What this group of agents has been gunning for mostly is to change the leverage proposition in these negotiations. The agents know that the Hunter-led union has never been a match at the bargaining table to Stern and his committee. Thus their goal has been to keep the union from striking a deal of any sort by offering litigation as a viable alternative to bargaining.
At first, they were the minority voice in the room. Hunter was able to keep the group together. Eventually he was not.
The problem with the agents' thinking is the same as the problem with the NFL players' thinking on this issue. There is no end game to this strategy. The only thing a court could eventually do, assuming that their legal strategy is sound, which it's not, is to force the parties to continue to negotiate. No court anywhere can force the NBA to moderate their proposals to the union or put in place any new deal.
What the agents have sold their players on is the likelihood of a court declaring that the lockout amounts to illegal concerted activity on behalf of all the owners and putting in place the status quo, meaning the old contract, until a new one is negotiated.
Certainly if that strategy was sound, it would force the owners to be more moderate, meaning more opportunities for the agents to preserve their fees. But that's a big "if." As we learned during the NFL strike, federal labor law provides an exemption to an antitrust claim during a labor dispute. There can be no question that there is a labor dispute in this case.
For the strategy to work, individual players need to file the antitrust lawsuit (which they have, in two courts) and make the difficult claim that a labor dispute no longer exists because they are no longer, in fact, represented by a union.
It didn't work for the NFL players and there's no reason to think it's going to work any better this time, either. David Boies, a superstar antitrust lawyer representing the players, seems to think that his clients have the upper hand this time because the owners have given the players their final offer.

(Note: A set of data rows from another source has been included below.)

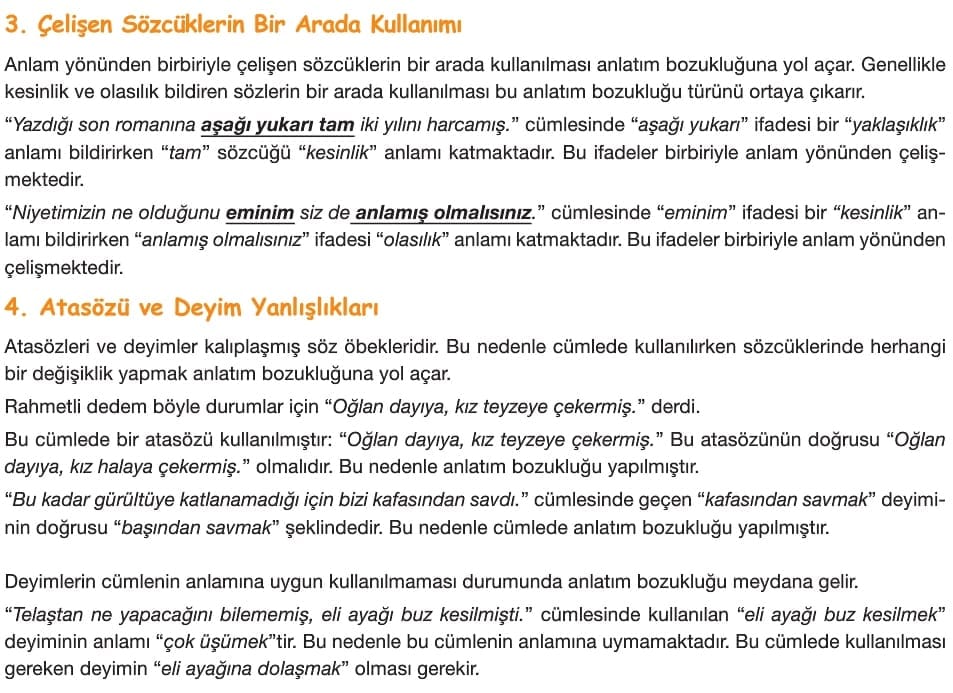 3. Çelişen Sözcüklerin Bir Arada Kullanımı

Anlam yönünden birbiriyle çelişen sözcüklerin bir arada kullanılması anlatım bozukluğuna yol açar. Genellikle kesinlik ve olasılık bildiren sözlerin bir arada kullanılması bu anlatım bozukluğu türünü ortaya çıkarır.

“Yazdığı son romanına aşağı yukarı tam iki yılını harcamış.” cümlesinde “aşağı yukarı” ifadesi bir “yaklaşıklık” anlamı bildirirken “tam” sözcüğü “kesinlik” anlamı katmaktadır. Bu ifadeler birbiriyle anlam yönünden çelişmektedir.

“Niyetimizin ne olduğunu eminim siz de anlamış olmalısınız.” cümlesinde “eminim” ifadesi bir “kesinlik” anlamı bildirirken “anlamış olmalısınız” ifadesi “olasılık” anlamı katmaktadır. Bu ifadeler birbiriyle anlam yönünden çelişmektedir.

4. Atasözü ve Deyim Yanlışlıkları

Atasözleri ve deyimler kalıplaşmış söz öbekleridir. Bu nedenle cümlede kullanılırken sözcüklerinde herhangi bir değişiklik yapmak anlatım bozukluğuna yol açar.

Rahmetli dedem böyle durumlar için “Oğlan dayıya, kız teyzeye çekermiş.” derdi.

Bu cümlede bir atasözü kullanılmıştır: “Oğlan dayıya, kız teyzeye çekermiş.” Bu atasözünün doğrusu “Oğlan dayıya, kız halaya çekermiş.” olmalıdır. Bu nedenle anlatım bozukluğu yapılmıştır.

“Bu kadar gürültüye katlanamadığı için bizi kafasından savdı.” cümlesinde geçen “kafasından savmak” deyiminin doğrusu “başından savmak” şeklindedir. Bu nedenle cümlede anlatım bozukluğu yapılmıştır.

Deyimlerin cümlenin anlamına uygun kullanılmaması durumunda anlatım bozukluğu meydana gelir.

“Telaştan ne yapacağını bilememiş, eli ayağı buz kesilmişti.” cümlesinde kullanılan “eli ayağı buz kesilmek” deyiminin anlamı “çok üşümek”tir. Bu nedenle bu cümlenin anlamına uymamaktadır. Bu cümlede kullanılması gereken deyimin “eli ayağına dolaşmak” olması gerekir.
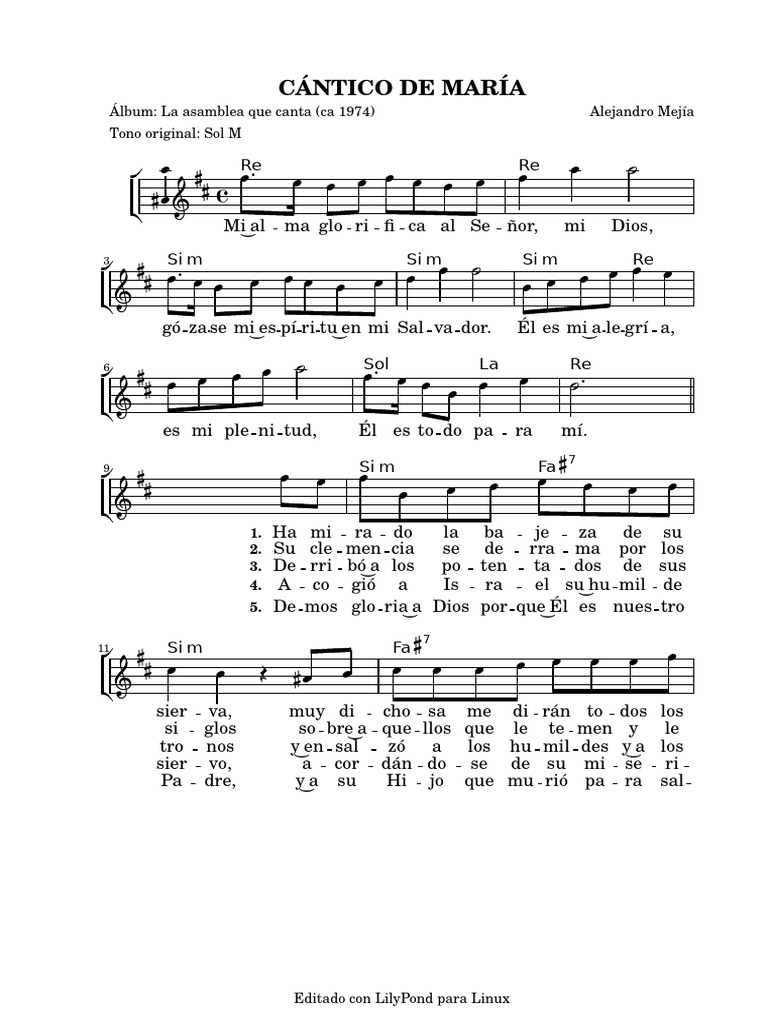 CÁNTICO DE MARÍA

Álbum: La asamblea que canta (ca 1974)

Alejandro Mejía

Tono original: Sol M

Re Re

Mi al - ma glo - ri - fi - ca al Se - ñor, mi Dios,

3 Si m Si m Si m Re

gó - za - se mi es - pí - ri - tu en mi Sal - va - dor. Él es mi a - le - grí - a,

6 Sol La Re

es mi ple - ni - tud, Él es to - do pa - ra mí.

9 Si m Fa$\sharp^7$

1. Ha mi - ra - do la ba - je - za de su
2. Su cle - men - cia se de - rra - ma por los
3. De - rri - bó a los po - ten - ta - dos de sus
4. A - co - gió a Is - ra - el su hu - mil - de
5. De - mos glo - ria a Dios por - que Él es nues - tro

11 Si m Fa$\sharp^7$

sier - va, muy di - cho - sa me di - rán to - dos los
si - glos so - bre a - que - llos que le te - men y le
tro - nos y en - sal - zó a los hu - mil - des y a los
sier - vo, a - cor - dán - do - se de su mi - se - ri -
Pa - dre, y a su Hi - jo que mu - rió pa - ra sal -

Editado con LilyPond para Linux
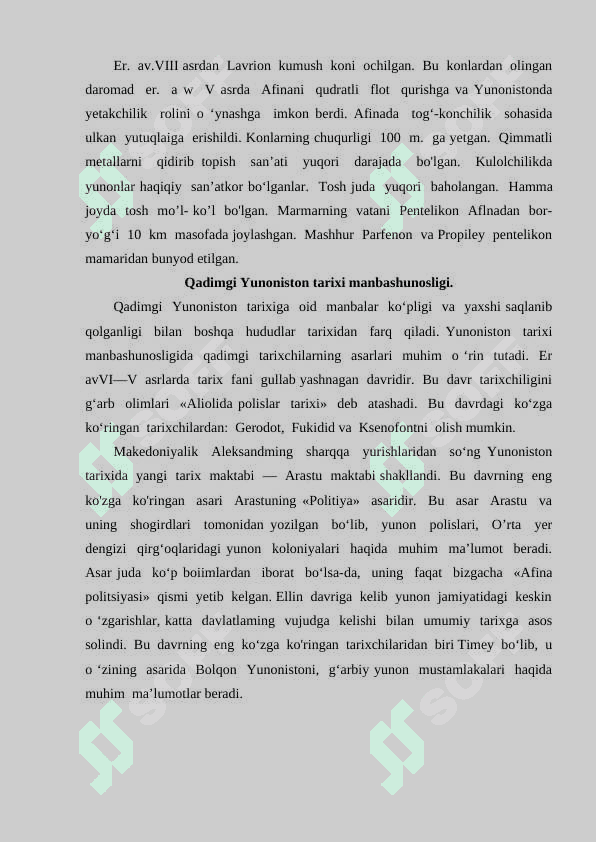 Er. av.VIII asrdan Lavrion kumush koni ochilgan. Bu konlardan olingan daromad er. a w V asrda Afinani qudratli flot qurishga va Yunonistonda yetakchilik rolini o ‘ynashga imkon berdi. Afinada tog‘-konchilik sohasida ulkan yutuqlaiga erishildi. Konlarning chuqurligi 100 m. ga yetgan. Qimmatli metallarni qidirib topish san’ati yuqori darajada bo'lgan. Kulolchilikda yunonlar haqiqiy san’atkor bo‘lganlar. Tosh juda yuqori baholangan. Hamma joyda tosh mo’l- ko’l bo'lgan. Marmarning vatani Pentelikon Aflnadan bor-yo‘g‘i 10 km masofada joylashgan. Mashhur Parfenon va Propiley pentelikon mamaridan bunyod etilgan.

Qadimgi Yunoniston tarixi manbashunosligi.

Qadimgi Yunoniston tarixiga oid manbalar ko‘pligi va yaxshi saqlanib qolganligi bilan boshqa hududlar tarixidan farq qiladi. Yunoniston tarixi manbashunosligida qadimgi tarixchilarning asarlari muhim o ‘rin tutadi. Er avVI—V asrlarda tarix fani gullab yashnagan davridir. Bu davr tarixchiligini g‘arb olimlari «Aliolida polislar tarixi» deb atashadi. Bu davrdagi ko‘zga ko‘ringan tarixchilardan: Gerodot, Fukidid va Ksenofontni olish mumkin.

Makedoniyalik Aleksandming sharqqa yurishlaridan so‘ng Yunoniston tarixida yangi tarix maktabi — Arastu maktabi shakllandi. Bu davrning eng ko'zga ko'ringan asari Arastuning «Politiya» asaridir. Bu asar Arastu va uning shogirdlari tomonidan yozilgan bo‘lib, yunon polislari, O’rta yer dengizi qirg‘oqlaridagi yunon koloniyalari haqida muhim ma’lumot beradi. Asar juda ko‘p boiimlardan iborat bo‘lsa-da, uning faqat bizgacha «Afina politsiyasi» qismi yetib kelgan. Ellin davriga kelib yunon jamiyatidagi keskin o ‘zgarishlar, katta davlatlaming vujudga kelishi bilan umumiy tarixga asos solindi. Bu davrning eng ko‘zga ko'ringan tarixchilaridan biri Timey bo‘lib, u o ‘zining asarida Bolqon Yunonistoni, g‘arbiy yunon mustamlakalari haqida muhim ma’lumotlar beradi.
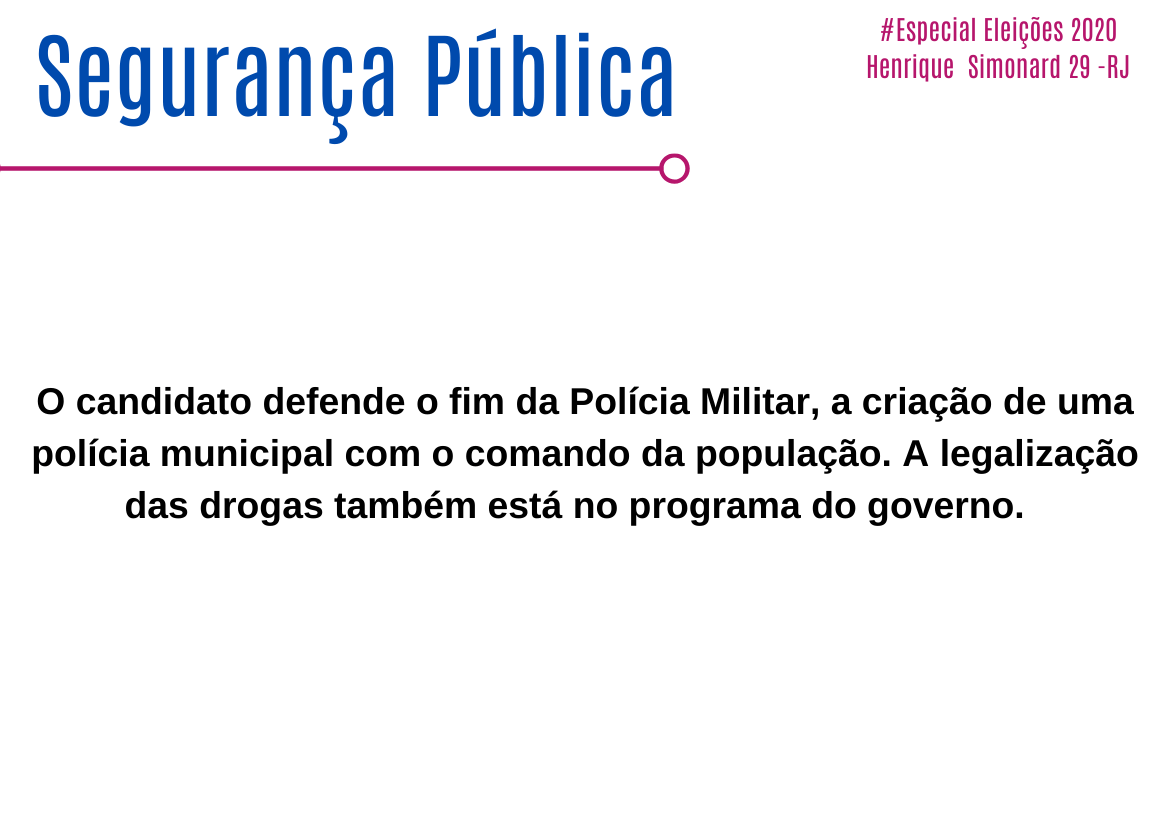 Segurança Pública

#Especial Eleições 2020
Henrique Simonard 29 -RJ

O candidato defende o fim da Polícia Militar, a criação de uma polícia municipal com o comando da população. A legalização das drogas também está no programa do governo.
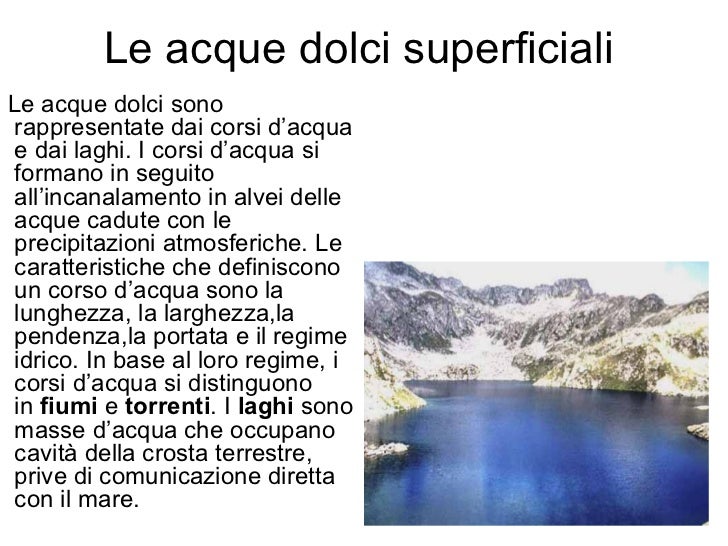 Le acque dolci superficiali

Le acque dolci sono rappresentate dai corsi d'acqua e dai laghi. I corsi d'acqua si formano in seguito all'incanalamento in alvei delle acque cadute con le precipitazioni atmosferiche. Le caratteristiche che definiscono un corso d'acqua sono la lunghezza, la larghezza,la pendenza,la portata e il regime idrico. In base al loro regime, i corsi d'acqua si distinguono in fiumi e torrenti. I laghi sono masse d'acqua che occupano cavità della crosta terrestre, prive di comunicazione diretta con il mare.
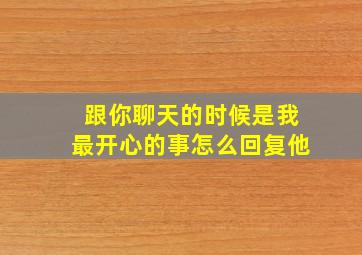 跟你聊天的时候是我最开心的事怎么回复他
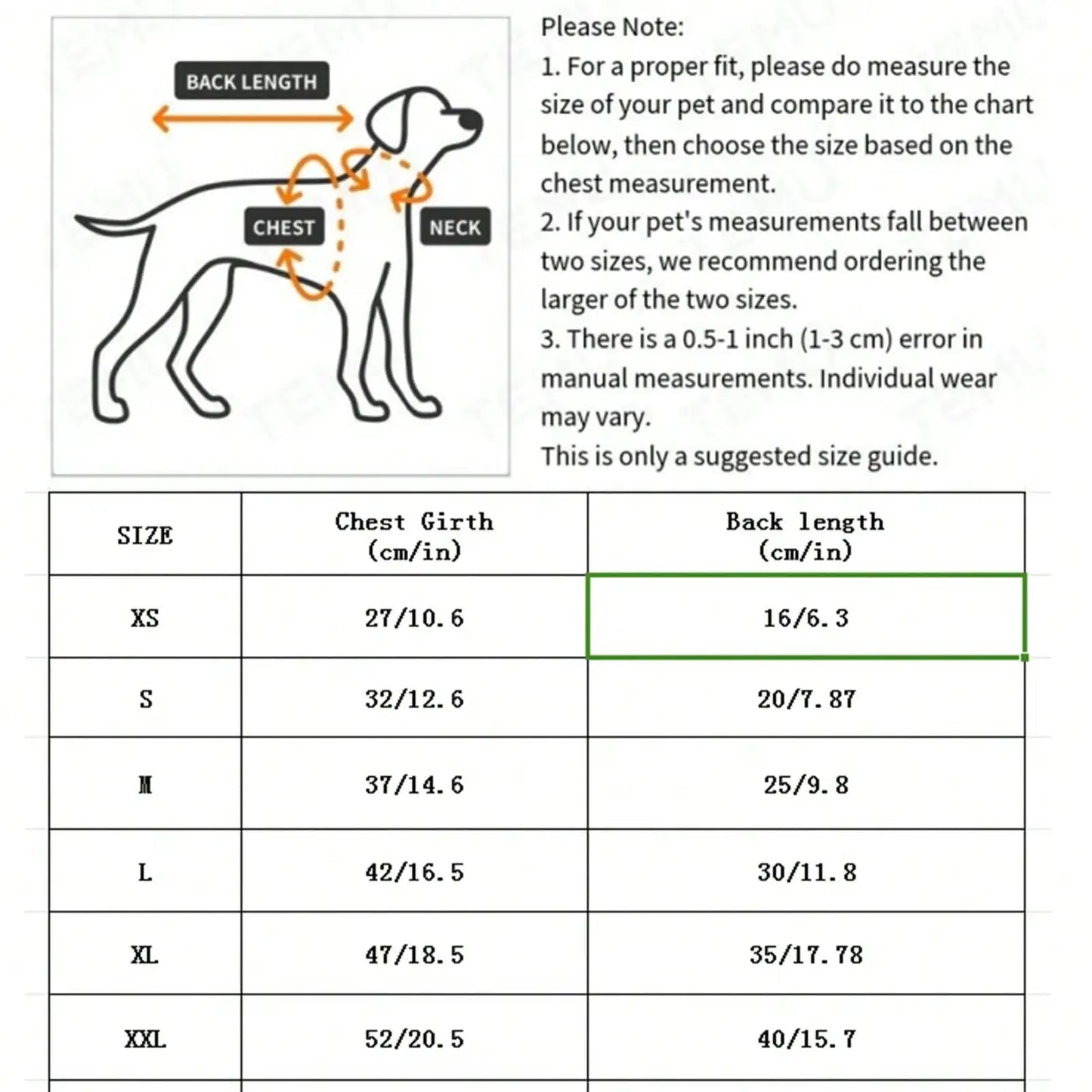 BACK LENGTH

CHEST

NECK

Please Note:
1. For a proper fit, please do measure the size of your pet and compare it to the chart below, then choose the size based on the chest measurement.
2. If your pet's measurements fall between two sizes, we recommend ordering the larger of the two sizes.
3. There is a 0.5-1 inch (1-3 cm) error in manual measurements. Individual wear may vary.
This is only a suggested size guide.

| SIZE | Chest Girth (cm/in) | Back length (cm/in) |
|---|---|---|
| XS | 27/10.6 | 16/6.3 |
| S | 32/12.6 | 20/7.87 |
| M | 37/14.6 | 25/9.8 |
| L | 42/16.5 | 30/11.8 |
| XL | 47/18.5 | 35/17.78 |
| XXL | 52/20.5 | 40/15.7 |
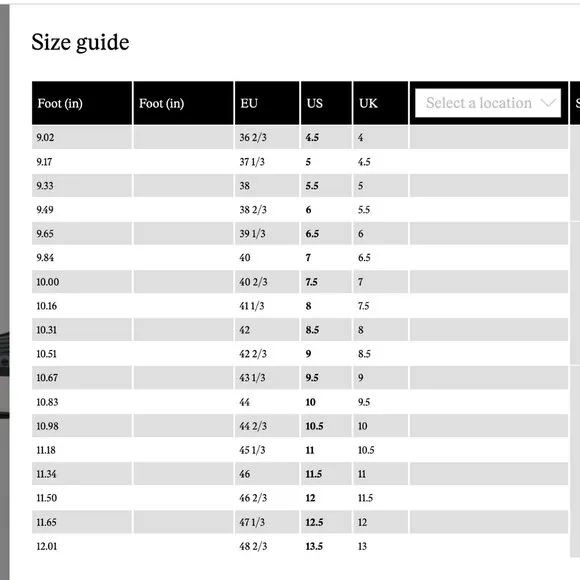 Size guide

| Foot (in) | Foot (in) | EU | US | UK | Select a location |
|---|---|---|---|---|---|
| 9.02 | | 36 2/3 | 4.5 | 4 | |
| 9.17 | | 37 1/3 | 5 | 4.5 | |
| 9.33 | | 38 | 5.5 | 5 | |
| 9.49 | | 38 2/3 | 6 | 5.5 | |
| 9.65 | | 39 1/3 | 6.5 | 6 | |
| 9.84 | | 40 | 7 | 6.5 | |
| 10.00 | | 40 2/3 | 7.5 | 7 | |
| 10.16 | | 41 1/3 | 8 | 7.5 | |
| 10.31 | | 42 | 8.5 | 8 | |
| 10.51 | | 42 2/3 | 9 | 8.5 | |
| 10.67 | | 43 1/3 | 9.5 | 9 | |
| 10.83 | | 44 | 10 | 9.5 | |
| 10.98 | | 44 2/3 | 10.5 | 10 | |
| 11.18 | | 45 1/3 | 11 | 10.5 | |
| 11.34 | | 46 | 11.5 | 11 | |
| 11.50 | | 46 2/3 | 12 | 11.5 | |
| 11.65 | | 47 1/3 | 12.5 | 12 | |
| 12.01 | | 48 2/3 | 13.5 | 13 | |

It's a nice theory but it isn't likely to hold up. The owners are perfectly within their legal rights to bargain hard and to give a last, best and final offer and to lock out the players. The players are within their legal rights to not accept that offer just as they have the right to strike. At some point, if nothing changes the economic pressures on each will increase to the point that one or both are likely to moderate their positions and strike a new deal.
That's the worse case scenario for the agents of course which is why they've been pushing the litigation strategy. If I had more respect for Hunter's abilities as a union leader, I would say that he let the litigation hawks pursue this avenue to prove that it won't work. More likely Hunter just gave up, like he has so many times before.
At this point there's no reason to expect any NBA games this season. Depending on your level of interest in the game, it might make no difference to you. Heck, I just realized a few months ago that the NHL was no longer on strike.
But even if you're the biggest NBA fan ever you still have to laugh at how ridiculous all this really is. The issues are, in large measure, idiotic. The inability of adults to figure out in an orderly, professional manner how to divide a discretionary pie this big is such a colossal failure that it ought to at least make you re-think exactly why you're a fan in the first place.
I've rethought it and yet remain. Why? For the laughs. For the laughs.